Her parents were musicians, but when they moved to Riverside, California, they got other jobs to pay the bills. Her mother worked for K-mart and Sears.
Although her parents could not save money for her college years, they made it clear that they wanted to attend and accomplish things they could not. “They emphasized education as a way of social and class mobility,” he said.
After a few years at a community college, Tongson was accepted to the University of California, Los Angeles, where she studied English and eventually graduated from Summa Cum Laude. She then received her PhD from Berkeley.
Over the years, Tongson has worked in many jobs, including a local video store. She was also awarded scholarships, but it was a maximum of $ 12,000 a year.
“Imagine trying to pay rent in the Bay Area with so much money,” he said. “I lived so much with my hand and mouth.
“There was a time in high school where I lived on the same frozen Costco chicken bag,” Tongson added. “I ate it every day for a month.”
To make ends meet, he said, he had to borrow about $ 70,000 in student loans. “It allowed me to keep up with my peers in education,” he said.
This school took her away.
Today, she is a professor at the University of Southern California, where she teaches British and American literature, race, and food cultures in Los Angeles. He is chair of the Department of Gender and Sexuality at USC and has published Many books.
Even so, she was still earning a living, she said, because of her student loan payments, which ranged from hundreds of dollars a month to thousands. Although her husband, Sarah Kessler, with whom she shares a home in Los Angeles, never took out student loans and has savings, she did not even have an emergency fund.
“I felt really anxious to be fighting so hard,” Tongson said.

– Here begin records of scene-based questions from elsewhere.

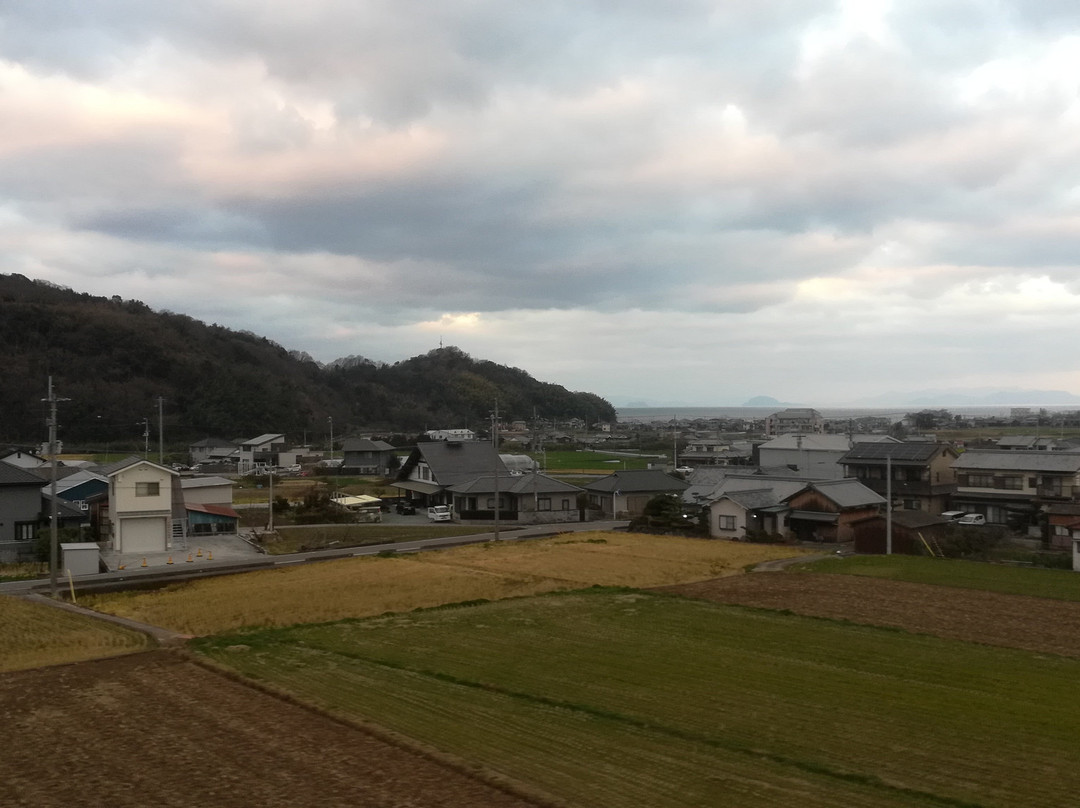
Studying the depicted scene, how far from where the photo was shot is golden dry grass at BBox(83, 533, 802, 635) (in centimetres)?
2086

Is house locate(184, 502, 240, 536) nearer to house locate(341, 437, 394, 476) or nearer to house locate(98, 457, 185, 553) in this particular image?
house locate(98, 457, 185, 553)

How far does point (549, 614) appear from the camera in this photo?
20.0 metres

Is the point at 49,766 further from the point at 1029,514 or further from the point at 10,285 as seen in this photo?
the point at 10,285

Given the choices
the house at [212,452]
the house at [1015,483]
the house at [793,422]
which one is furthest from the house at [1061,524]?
the house at [793,422]

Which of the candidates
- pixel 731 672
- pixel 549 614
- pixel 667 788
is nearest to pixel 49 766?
pixel 667 788

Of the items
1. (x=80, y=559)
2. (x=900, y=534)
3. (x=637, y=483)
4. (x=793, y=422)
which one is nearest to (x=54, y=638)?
(x=80, y=559)

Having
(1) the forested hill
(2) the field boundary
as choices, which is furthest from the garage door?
(1) the forested hill

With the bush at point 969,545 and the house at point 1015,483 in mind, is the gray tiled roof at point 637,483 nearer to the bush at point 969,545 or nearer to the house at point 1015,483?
the house at point 1015,483

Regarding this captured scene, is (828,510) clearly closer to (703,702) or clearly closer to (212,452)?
(703,702)

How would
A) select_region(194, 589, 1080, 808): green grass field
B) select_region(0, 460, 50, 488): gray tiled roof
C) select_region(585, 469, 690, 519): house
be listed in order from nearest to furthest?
select_region(194, 589, 1080, 808): green grass field → select_region(0, 460, 50, 488): gray tiled roof → select_region(585, 469, 690, 519): house

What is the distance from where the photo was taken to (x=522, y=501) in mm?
48000

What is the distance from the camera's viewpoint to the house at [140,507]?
1403 inches

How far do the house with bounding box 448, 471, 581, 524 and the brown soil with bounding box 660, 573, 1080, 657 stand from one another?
2208 centimetres

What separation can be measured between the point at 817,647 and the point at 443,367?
15131 centimetres
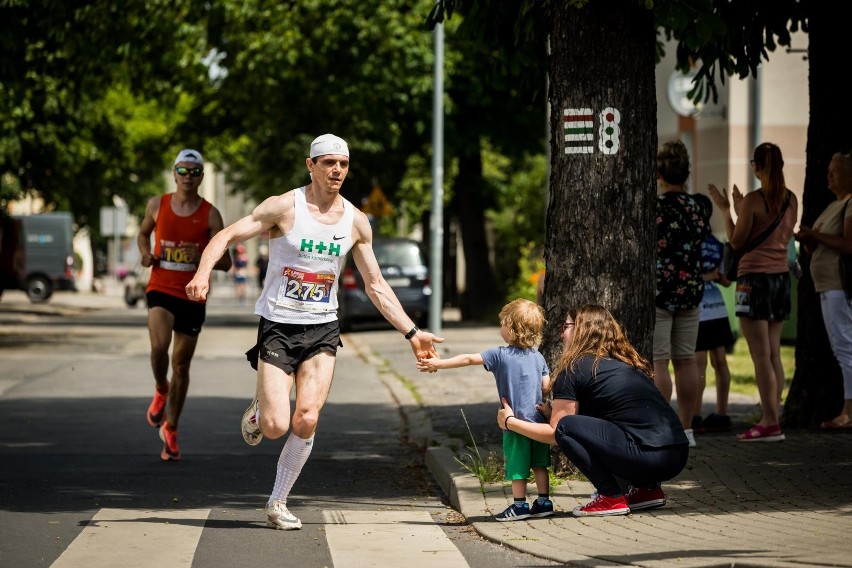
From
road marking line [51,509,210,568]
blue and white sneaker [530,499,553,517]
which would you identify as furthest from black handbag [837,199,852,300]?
road marking line [51,509,210,568]

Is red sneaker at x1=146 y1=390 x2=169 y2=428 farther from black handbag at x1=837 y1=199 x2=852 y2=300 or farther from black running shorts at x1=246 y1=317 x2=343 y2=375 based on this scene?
black handbag at x1=837 y1=199 x2=852 y2=300

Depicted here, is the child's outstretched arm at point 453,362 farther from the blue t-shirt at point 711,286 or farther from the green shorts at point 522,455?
the blue t-shirt at point 711,286

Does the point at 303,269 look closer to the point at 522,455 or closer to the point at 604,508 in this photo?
the point at 522,455

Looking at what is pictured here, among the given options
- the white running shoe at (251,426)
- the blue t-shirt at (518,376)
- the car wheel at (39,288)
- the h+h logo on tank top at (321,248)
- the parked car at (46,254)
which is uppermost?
the h+h logo on tank top at (321,248)

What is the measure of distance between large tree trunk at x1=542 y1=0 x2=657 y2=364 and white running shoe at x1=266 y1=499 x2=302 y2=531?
205cm

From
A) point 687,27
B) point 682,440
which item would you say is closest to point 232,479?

But that was about to change.
Last month, Tongson found that the balance of its student loan had fallen to $ 0.
In addition, the US Department of Education reimbursed her for years of overpayment, which meant she suddenly had about $ 20,000 in her bank account. “It was pure, pure relief,” he said.
Tongson’s surprise came as a result reforms made by the Biden government in the program of writing off public service loans. It has re-evaluated borrowers’ applications and recalculated their payments, and estimates that more than 500,000 people may be closer to forgiveness as a result. Many others are likely to owe returns, too.
Tongson and his wife did not party or go out for a fancy dinner to celebrate. Instead, she transferred $ 20,000 to her savings account. “This is the first time I have really saved,” he said.
He hopes that future borrowers in the program can simply wait for the forgiveness he promised.
“I hope it does not feel like winning the lottery,” he said.
For her, that was exactly what it was.